Particle scale study of heat transfer in the fluidized bed combustion process

The CFD-DEM approach coupled with thermochemical submodels is applied to study the heat transfer character-istics during the solid fuel combustion process in a bubbling fluidized bed. The particle flow behavior, gas turbu-lence, heat transfer between and within two phases, and chemical reactions are integrally considered. The heat transfer submodel involves five modes: conduction between particles, conduction between particle and wall, gas -particle convection, particle-bed radiation, and chemical reaction. The developed model is first verified by comparing the predicted results with experimental data in terms of temperature and gas compositions. Then, the contributions of different heat transfer modes are quantified at a particle scale. For coal particles, heat of reaction is dominant, and radiation and convection also play a significant role. For sand particles, convection and radiation are dominant heat transfer modes. Despite the lower proportion, two conduction modes have an indispensable effect for both particle species. Afterwards, the formation and development of hot spot are elucidated. It is demonstrated that the local high temperature in the reactor is primarily affected by the combustion of the volatile gas rather than char combustion, and the hot spot tends to appear above the surface of bed.
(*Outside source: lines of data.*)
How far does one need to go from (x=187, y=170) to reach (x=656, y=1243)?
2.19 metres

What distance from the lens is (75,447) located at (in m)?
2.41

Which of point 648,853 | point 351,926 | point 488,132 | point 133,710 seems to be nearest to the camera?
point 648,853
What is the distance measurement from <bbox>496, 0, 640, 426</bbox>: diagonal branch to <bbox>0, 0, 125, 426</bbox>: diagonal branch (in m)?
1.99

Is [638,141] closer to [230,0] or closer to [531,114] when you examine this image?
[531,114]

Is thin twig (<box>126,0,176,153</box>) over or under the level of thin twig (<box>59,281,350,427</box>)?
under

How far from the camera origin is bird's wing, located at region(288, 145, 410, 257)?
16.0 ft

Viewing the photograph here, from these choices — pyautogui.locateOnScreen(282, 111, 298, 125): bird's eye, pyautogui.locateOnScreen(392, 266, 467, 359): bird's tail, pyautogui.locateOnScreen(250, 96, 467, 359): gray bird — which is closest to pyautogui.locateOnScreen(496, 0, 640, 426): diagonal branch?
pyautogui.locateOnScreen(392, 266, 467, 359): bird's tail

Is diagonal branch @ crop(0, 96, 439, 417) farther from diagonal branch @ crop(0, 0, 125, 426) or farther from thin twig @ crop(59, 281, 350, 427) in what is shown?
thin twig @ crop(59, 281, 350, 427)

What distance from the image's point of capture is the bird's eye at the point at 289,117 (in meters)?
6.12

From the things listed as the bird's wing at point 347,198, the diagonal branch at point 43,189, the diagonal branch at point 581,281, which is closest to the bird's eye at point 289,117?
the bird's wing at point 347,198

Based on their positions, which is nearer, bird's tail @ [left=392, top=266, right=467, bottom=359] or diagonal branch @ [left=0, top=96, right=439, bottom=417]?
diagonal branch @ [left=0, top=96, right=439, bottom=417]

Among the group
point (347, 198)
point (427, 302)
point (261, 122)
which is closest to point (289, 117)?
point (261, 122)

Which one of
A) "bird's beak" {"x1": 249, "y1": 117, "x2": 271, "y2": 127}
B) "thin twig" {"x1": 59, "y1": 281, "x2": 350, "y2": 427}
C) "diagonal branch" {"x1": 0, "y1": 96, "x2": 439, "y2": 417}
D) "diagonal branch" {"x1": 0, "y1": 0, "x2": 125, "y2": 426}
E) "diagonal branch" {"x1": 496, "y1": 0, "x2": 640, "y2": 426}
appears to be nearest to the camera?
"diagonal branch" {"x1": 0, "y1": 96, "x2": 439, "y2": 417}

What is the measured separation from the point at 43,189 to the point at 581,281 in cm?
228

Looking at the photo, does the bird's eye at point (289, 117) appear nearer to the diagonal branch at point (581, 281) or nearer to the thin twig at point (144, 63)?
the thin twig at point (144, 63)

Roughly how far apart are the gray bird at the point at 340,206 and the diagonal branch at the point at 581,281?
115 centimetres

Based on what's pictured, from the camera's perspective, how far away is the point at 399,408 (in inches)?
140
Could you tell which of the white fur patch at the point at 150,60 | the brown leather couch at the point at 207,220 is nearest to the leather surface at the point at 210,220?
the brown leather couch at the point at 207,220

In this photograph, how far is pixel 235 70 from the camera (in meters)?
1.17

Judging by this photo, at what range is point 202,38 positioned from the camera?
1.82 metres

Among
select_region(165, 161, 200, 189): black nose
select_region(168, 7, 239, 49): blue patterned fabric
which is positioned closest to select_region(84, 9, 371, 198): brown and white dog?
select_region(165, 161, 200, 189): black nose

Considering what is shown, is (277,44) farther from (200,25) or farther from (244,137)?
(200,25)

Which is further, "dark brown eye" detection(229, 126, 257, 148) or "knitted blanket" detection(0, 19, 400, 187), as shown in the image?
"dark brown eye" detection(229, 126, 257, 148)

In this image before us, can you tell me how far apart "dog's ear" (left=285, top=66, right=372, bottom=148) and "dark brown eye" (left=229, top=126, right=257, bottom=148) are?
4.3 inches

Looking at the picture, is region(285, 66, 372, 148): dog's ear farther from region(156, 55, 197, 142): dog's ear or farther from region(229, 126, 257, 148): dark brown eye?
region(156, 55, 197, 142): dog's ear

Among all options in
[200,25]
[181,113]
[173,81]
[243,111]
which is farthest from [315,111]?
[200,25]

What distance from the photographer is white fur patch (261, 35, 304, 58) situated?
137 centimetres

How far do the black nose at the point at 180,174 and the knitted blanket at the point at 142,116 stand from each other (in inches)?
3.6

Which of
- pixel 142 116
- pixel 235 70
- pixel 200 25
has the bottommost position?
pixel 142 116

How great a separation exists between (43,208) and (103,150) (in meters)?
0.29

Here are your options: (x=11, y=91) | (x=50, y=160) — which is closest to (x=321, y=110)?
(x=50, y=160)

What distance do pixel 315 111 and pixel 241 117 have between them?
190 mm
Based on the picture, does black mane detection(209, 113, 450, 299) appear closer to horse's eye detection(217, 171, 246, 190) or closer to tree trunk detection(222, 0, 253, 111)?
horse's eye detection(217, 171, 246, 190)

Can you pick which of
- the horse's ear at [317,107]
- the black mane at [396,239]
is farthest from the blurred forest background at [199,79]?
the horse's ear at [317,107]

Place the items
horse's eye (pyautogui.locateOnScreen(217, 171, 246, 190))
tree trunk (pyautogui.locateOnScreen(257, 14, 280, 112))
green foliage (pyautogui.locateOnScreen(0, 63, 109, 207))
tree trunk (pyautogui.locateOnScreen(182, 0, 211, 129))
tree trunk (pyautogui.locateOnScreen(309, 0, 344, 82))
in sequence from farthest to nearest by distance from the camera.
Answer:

Finally, the influences of different particle properties on each heat transfer mode are analyzed. With the increment of volatile content of fuel, the thermal power from convection increases, while the contribution of reaction decreases gradually. For various thermal conductivities, the particle-gas-particle conduction invariably contributes more than particle-particle contact. The particle-wall conduction becomes more important with the increasing thermal conductivity.

Automated summary

The CFD-DEM approach coupled with thermochemical submodels is used to study the heat transfer characteristics during solid fuel combustion in a bubbling fluidized bed. The model considers particle flow behavior, gas turbulence, heat transfer between and within phases, and chemical reactions. The study verifies the model using experimental data and quantifies the contributions of different heat transfer modes at a particle scale. It also explores the formation and development of hot spots and analyzes the influence of different particle properties on heat transfer modes.